26 octobre 2011

Za9zou9


Suis-je débile?! Suis-je con?!


Parce que je ne comprends plus rien...


D'un côté je vois des jeunes prometteurs qui se font des Startup et bossent tout un weekend pour créer des emplois, de l'autre je vois d'autres qui refusent même d'aller aux universités, sans parler des chômeurs qui posent des conditions quant à leur recrutement et qui se font porter leurs diplôme au bureau de l'emploi par leur maman chérie.

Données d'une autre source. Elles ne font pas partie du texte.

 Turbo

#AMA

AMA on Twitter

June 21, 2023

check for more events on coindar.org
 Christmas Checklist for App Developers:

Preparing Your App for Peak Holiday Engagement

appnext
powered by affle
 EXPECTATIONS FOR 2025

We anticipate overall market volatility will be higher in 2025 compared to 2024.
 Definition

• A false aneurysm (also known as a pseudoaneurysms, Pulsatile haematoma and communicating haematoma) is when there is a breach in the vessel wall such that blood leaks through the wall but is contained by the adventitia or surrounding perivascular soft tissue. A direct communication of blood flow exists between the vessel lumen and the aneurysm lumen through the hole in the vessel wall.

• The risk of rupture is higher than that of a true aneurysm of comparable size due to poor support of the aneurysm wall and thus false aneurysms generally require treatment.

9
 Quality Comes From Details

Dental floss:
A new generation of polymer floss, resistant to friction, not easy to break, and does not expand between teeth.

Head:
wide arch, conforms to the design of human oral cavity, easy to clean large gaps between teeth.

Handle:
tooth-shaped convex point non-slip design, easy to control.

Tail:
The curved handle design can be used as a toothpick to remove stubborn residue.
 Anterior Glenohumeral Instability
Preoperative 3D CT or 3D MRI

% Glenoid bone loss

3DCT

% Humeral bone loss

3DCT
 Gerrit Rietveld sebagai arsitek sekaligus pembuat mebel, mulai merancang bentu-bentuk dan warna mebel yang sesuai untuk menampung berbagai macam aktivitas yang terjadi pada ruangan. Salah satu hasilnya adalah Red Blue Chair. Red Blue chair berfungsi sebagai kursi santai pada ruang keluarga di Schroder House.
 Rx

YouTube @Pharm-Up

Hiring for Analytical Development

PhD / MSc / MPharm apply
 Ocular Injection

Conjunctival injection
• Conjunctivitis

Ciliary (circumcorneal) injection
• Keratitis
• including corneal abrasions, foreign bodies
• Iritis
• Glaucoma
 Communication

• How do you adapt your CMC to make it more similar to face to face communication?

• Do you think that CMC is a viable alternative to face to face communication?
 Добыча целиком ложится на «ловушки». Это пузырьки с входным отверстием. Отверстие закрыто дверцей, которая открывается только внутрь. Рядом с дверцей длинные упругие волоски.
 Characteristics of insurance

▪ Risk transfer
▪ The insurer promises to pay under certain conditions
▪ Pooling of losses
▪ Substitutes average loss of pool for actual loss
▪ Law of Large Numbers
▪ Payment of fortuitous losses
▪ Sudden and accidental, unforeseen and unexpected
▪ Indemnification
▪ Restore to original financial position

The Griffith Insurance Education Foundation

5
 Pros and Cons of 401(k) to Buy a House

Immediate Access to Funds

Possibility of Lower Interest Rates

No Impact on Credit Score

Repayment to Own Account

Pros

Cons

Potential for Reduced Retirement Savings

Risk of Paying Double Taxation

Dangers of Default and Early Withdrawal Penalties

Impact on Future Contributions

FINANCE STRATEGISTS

Une chose est sûre, la Tunisie est loin d'être homogène, et ne le sera jamais, il y aura toujours des intelligents, des moins intelligents, des travailleurs, des fainéants, des pacifistes, des extrémistes, des beaux parleurs, des incompétents de la com... et cette Com, la Communication!!! c'est ce que criait un de mes profs de Français durant les premières séances de l'année, et maintenant je comprends le pourquoi de la redondance de ce mot dans ses discours, la raison de consacrer 4 séance rien qu'à parler de ce mot et à philosopher à son propos... Et je me dis, si seulement tous les profs insistaient comme lui sur ce terme, on serait peut-être dans une toute autre situation dans le pays de la révolution du jasmin, oups je voulais dire dignité!


Et donc cette diversité humaine engendre nécessairement une diversité d'opinion, et c'est à celui qui maîtrisera le plus la communication que reviendront les honneurs et le leadership, parce que le peuple est à majorité influençable, ils suivront le plus attirant des messages, le plus conformiste des appels, et c'est ce qu'on a vu à travers les manifestations en Tunisie, les pages Facebook sont devenues tout d'un coup le guide suprême de la Révolution, et dès qu'une des pages lance un appel, le peuple suit... Qui a raison?! Qui a tord?! c'est une autre paire de manche!


Mais là on assiste à un matraquage médiatique Facebookien (oui la Tunisie a crée une nouvelle forme de Communication de masse) une communication qui pousse la masse à penser pareils sans même réfléchir, et à adopter des arguments et des propos auxquels ils n'ont jamais réfléchis, moyennant un support numérique facilement intoxiquable (intox) et aisément manipulable. Alors qui croire dans cette folie?!


Retour à la case départ...




écrit le 25 Février 2011

La politique, ça s'apprend!

Bonjour,
ça fait un bon moment que je n'ai rien rédigé, peut-être par dégoût, peut-être par préoccupation, je ne sais pas... En tout cas, maintenant, je reprends.
Pour commencer, je suis contre Nahda, je suis contre leur idéologie, et voilà qui est dit, inutile de répéter ça et d'insister là-dessus, ça ne fera que de la pub gratuite.
Maintenant, je suis pour qui, je ne sais pas, comme la plupart des progressistes, je suis juste anti Nahda, et à mon  humble avis, c'est ce qui a fait que la Nahda l'emporte.
Je m'explique : A part le CPR et Hamma Hammemi qui sont restés chacun sur son discours, et ont su éviter toutes les provocations, tous les autres ont joué sur la peur, Nahda a joué sur la peur du bon Dieu, les autres progressistes se sont concentré sur la peur de Nahda...Du coup, une pub gratos, et si on y ajoute son argument religieux, la peur de Dieu, sans oublier les justiciers qui défendent les "victimes" et prennent leur partie, ça donne une équation parfaite qui a une unique solution : La victoire écrasante du parti islamiste.

L'union fait la force, Nahda était unie et bien organisée, par contre, nous autres progressistes modernistes, nous n'étions unis que sur l'objectif, à savoir ne pas voir Nahda au pouvoir, mais nous n'avions aucune organisation au vrai sens du terme, aucune structuration commune, même pas une compagne de communication digne de ce nom. En plus, la grave erreur que de baser tous nos discours sur "Nahda bech ta3mil"...

Oui, Nous sommes immatures politiquement, Oui c'est normal de l'être. Nous n'avions pas su véhiculer nos idées vers le peuple, nous étions comme ces profs qui ont tout plein de doctorats mais ne savent pas enseigner, et ne veulent surtout pas admettre ce fait juste par dogmatisme et trop grande estime de soi.
Cela dit, nous avons à peine 9 mois de conscience politique, il nous reste une longue route à parcourir, mais la 1ère chose à faire, c'est de ne plus tomber dans ce jeu des provocations, cette politique de la peur et de la diffamation, et apprendre de quelqu'un comme Marzouki la vraie maturité politique.

Quand aux progressistes modernistes, ne nous inquiétons pas, la Nahda a eu toutes les conditions favorables pour avoir ce score incroyable, dites-vous que c'est son summum surtout avec le taux élevé de voix inutiles. Une remise en cause de tout le monde fera l'équilibre dans les prochaines élections.